* **JOB A**: Write out the passage from the probe and compressor excerpt, between "As shown in" and "for its impeller.", inclusive.

Probes for measuring erosion (i.e. loss of material due to mechanical effects) are manufactured and sold for example by ROXAR; they are Electrical Resistance (ER) probes and detect increase of electrical resistance over time; they comprise an internal metal electrode that may be called “measurement element” and an external metal envelope.

Probes for measuring corrosion (i.e. loss of material due to chemical effects) are manufactured and sold for example by CORR INSTRUMENTS; they are Coupled Multielectrode Array Sensor (CMAS) probes and detect increase of electrical resistance over time; they comprise a set of internal metal electrodes that may be called “measurement elements” and an external metal envelope.

In FIG. 1, compressor 1 has at least one inlet 2 for a working fluid, precisely a working fluid in uncompressed status (i.e. low pressure), and at least one outlet 3 for the working fluid, precisely a working fluid in compressed status (i.e. high pressure).

As shown in FIG. 1, compressor 1 includes three compression stages fluidly connected in series: a first compression stage 4, at least one intermediate compression stage 5 and a last compression stage 6. In FIG. 1, each of the three compression stages is shown as a triangle being a suitable symbol for its impeller.

* **JOB B**: From the listing below, pick out all lines that contain the word "Each", and copy them. Matching is case-sensitive.

* **SUPPLIED MATERIAL**:
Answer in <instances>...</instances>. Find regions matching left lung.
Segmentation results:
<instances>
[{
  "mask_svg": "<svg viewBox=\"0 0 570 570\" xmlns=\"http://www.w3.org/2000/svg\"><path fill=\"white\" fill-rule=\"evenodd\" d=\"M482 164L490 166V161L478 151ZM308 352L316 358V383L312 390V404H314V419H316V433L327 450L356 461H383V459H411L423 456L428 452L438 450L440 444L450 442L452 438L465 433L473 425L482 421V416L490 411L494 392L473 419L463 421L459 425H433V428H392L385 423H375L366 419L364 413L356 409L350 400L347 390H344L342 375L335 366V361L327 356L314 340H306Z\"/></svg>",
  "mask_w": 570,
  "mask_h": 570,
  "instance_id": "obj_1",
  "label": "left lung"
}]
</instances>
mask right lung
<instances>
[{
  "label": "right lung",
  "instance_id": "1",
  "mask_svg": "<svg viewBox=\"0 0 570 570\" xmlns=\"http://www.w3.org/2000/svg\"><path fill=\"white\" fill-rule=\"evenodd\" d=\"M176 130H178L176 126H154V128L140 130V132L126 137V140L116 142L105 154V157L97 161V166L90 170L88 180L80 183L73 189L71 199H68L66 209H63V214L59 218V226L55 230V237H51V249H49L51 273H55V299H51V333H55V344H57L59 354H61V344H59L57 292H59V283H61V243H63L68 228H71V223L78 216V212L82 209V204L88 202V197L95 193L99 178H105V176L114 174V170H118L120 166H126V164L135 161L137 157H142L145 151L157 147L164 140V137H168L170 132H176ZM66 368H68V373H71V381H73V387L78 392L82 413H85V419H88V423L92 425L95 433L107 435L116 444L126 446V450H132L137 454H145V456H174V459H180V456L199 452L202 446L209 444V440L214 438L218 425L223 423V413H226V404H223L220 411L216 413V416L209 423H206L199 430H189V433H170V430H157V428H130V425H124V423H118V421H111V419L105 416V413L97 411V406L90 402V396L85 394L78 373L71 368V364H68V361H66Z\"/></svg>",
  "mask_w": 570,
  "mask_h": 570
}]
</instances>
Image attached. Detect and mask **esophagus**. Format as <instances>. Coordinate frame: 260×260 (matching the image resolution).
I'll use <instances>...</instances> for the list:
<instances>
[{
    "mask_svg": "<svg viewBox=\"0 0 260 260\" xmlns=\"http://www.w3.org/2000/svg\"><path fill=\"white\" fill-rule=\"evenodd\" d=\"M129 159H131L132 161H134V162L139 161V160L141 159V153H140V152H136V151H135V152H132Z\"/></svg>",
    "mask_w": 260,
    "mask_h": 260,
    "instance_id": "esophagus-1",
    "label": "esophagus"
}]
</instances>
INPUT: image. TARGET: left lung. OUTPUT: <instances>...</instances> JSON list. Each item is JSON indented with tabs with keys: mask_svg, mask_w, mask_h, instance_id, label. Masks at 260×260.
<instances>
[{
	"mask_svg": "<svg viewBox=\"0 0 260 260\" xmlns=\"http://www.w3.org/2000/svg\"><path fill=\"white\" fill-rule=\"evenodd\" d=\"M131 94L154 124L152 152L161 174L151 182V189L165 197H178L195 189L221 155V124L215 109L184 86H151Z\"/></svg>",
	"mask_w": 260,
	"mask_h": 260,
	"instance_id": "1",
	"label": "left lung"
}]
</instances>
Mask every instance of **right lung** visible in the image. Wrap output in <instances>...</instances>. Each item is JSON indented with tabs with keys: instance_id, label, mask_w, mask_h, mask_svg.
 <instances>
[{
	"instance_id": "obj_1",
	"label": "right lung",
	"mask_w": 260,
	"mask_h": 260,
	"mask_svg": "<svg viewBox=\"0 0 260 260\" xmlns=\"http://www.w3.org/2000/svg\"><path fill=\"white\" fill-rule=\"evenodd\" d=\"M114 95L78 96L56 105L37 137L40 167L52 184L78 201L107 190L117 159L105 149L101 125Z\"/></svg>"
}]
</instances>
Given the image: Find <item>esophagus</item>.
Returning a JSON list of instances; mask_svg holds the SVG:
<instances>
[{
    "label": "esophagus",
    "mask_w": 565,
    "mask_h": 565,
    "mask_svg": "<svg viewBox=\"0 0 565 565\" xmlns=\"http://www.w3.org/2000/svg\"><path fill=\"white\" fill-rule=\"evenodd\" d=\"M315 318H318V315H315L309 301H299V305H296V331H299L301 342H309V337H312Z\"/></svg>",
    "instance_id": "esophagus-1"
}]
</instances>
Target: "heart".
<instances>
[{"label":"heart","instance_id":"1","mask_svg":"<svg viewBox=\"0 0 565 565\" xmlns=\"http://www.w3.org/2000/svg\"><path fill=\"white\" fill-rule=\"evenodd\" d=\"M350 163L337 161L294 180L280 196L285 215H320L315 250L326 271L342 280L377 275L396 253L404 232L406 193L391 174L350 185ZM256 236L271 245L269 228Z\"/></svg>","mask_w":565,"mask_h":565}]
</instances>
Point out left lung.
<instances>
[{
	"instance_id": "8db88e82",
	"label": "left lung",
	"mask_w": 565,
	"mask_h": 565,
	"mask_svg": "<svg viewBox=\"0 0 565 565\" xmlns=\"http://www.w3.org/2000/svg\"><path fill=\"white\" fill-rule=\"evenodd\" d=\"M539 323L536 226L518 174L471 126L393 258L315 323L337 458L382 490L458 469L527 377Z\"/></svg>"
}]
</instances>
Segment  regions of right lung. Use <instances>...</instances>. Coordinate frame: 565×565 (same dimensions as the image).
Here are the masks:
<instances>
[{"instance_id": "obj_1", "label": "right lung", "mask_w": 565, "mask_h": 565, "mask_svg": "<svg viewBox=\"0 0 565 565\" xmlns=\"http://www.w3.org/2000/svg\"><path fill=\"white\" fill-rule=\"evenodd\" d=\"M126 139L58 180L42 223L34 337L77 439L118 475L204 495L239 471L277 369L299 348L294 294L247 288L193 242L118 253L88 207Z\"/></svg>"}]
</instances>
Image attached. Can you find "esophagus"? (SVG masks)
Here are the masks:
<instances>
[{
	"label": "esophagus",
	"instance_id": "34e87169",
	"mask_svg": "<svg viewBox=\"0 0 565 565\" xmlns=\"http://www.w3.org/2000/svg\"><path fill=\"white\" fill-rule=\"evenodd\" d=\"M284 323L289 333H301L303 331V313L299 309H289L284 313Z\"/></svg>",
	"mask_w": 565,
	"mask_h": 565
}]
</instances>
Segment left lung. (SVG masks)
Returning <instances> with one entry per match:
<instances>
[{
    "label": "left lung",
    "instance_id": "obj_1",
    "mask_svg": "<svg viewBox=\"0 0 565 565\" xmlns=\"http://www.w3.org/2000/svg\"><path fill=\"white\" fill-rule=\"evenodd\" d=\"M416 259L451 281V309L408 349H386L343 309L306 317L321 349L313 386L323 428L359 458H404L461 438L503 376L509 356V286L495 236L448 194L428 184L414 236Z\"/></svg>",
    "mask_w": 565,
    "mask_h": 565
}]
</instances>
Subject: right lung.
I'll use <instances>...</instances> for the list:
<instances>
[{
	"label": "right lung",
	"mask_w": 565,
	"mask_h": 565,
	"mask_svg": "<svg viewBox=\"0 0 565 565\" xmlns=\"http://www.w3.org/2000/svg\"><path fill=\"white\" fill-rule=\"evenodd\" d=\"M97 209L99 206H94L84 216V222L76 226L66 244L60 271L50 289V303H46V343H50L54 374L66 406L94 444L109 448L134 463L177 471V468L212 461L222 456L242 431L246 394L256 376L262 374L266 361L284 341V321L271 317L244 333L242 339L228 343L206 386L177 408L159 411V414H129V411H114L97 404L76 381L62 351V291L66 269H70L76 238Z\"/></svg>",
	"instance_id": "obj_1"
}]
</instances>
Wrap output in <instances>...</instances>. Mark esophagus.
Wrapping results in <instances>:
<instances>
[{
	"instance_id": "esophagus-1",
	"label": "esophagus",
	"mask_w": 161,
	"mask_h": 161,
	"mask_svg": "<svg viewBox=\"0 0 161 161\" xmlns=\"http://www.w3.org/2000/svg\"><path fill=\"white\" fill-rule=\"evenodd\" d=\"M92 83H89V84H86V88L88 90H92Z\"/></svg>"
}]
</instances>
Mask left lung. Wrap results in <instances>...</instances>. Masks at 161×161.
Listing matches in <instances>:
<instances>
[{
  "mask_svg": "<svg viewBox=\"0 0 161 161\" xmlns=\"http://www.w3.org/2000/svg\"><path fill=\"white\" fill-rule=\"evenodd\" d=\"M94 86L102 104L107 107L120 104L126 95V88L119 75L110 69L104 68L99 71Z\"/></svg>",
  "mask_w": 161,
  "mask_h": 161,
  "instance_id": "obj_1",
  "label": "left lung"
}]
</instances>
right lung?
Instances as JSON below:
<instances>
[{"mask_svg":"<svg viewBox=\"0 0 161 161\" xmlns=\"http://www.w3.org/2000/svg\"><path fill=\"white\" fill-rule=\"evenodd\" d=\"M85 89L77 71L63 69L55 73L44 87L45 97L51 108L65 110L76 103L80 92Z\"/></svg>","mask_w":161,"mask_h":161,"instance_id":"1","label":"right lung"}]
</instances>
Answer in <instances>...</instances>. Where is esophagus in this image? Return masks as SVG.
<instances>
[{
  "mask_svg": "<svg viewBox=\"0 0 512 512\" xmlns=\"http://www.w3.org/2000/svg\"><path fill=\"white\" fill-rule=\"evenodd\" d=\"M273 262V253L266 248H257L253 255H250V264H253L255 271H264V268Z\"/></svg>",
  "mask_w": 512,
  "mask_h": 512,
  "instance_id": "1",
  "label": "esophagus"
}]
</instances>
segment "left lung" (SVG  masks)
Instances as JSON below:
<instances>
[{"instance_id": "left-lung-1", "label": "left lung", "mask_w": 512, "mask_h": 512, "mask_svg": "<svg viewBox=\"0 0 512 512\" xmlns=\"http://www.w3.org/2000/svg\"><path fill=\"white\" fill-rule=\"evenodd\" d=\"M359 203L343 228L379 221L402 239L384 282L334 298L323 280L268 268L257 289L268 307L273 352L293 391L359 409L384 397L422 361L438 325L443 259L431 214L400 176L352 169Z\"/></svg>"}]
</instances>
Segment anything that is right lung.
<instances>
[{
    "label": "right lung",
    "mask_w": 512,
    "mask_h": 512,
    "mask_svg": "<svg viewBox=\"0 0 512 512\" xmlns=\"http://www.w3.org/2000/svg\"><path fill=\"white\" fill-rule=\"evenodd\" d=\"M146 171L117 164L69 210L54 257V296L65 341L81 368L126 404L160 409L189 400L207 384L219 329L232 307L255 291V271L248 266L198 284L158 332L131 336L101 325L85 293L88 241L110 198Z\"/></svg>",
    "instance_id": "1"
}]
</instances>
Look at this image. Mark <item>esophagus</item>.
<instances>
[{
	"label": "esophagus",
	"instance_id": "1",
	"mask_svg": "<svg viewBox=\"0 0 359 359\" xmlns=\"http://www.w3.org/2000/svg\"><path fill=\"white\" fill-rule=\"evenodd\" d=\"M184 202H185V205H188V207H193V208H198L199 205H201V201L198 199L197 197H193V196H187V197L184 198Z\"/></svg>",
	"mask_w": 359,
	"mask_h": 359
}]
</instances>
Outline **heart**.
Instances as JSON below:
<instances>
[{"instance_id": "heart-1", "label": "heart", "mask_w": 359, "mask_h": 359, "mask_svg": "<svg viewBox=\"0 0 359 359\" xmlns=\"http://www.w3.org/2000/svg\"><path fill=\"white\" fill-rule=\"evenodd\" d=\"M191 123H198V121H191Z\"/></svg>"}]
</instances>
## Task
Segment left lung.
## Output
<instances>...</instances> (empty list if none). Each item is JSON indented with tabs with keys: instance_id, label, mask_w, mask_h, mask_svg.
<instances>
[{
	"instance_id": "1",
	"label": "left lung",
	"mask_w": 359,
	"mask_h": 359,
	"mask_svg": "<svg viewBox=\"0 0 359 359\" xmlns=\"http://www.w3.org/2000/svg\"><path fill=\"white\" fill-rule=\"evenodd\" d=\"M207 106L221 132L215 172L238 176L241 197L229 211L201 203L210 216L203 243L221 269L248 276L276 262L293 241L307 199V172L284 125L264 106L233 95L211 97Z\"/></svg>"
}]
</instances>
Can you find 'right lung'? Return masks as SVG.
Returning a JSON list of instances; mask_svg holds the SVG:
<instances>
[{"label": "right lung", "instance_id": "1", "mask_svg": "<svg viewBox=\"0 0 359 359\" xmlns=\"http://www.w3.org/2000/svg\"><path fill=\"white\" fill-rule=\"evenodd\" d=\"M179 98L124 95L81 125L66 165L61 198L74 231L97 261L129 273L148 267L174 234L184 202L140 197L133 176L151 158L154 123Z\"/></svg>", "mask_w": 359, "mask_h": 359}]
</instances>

* **CORRECT RESPONSE A**:
As shown in FIG. 1, compressor 1 includes three compression stages fluidly connected in series: a first compression stage 4, at least one intermediate compression stage 5 and a last compression stage 6. In FIG. 1, each of the three compression stages is shown as a triangle being a suitable symbol for its impeller.

* **CORRECT RESPONSE B**:
INPUT: image. TARGET: left lung. OUTPUT: <instances>...</instances> JSON list. Each item is JSON indented with tabs with keys: mask_svg, mask_w, mask_h, instance_id, label. Masks at 260×260.
Mask every instance of **right lung** visible in the image. Wrap output in <instances>...</instances>. Each item is JSON indented with tabs with keys: instance_id, label, mask_w, mask_h, mask_svg.
<instances>...</instances> (empty list if none). Each item is JSON indented with tabs with keys: instance_id, label, mask_w, mask_h, mask_svg.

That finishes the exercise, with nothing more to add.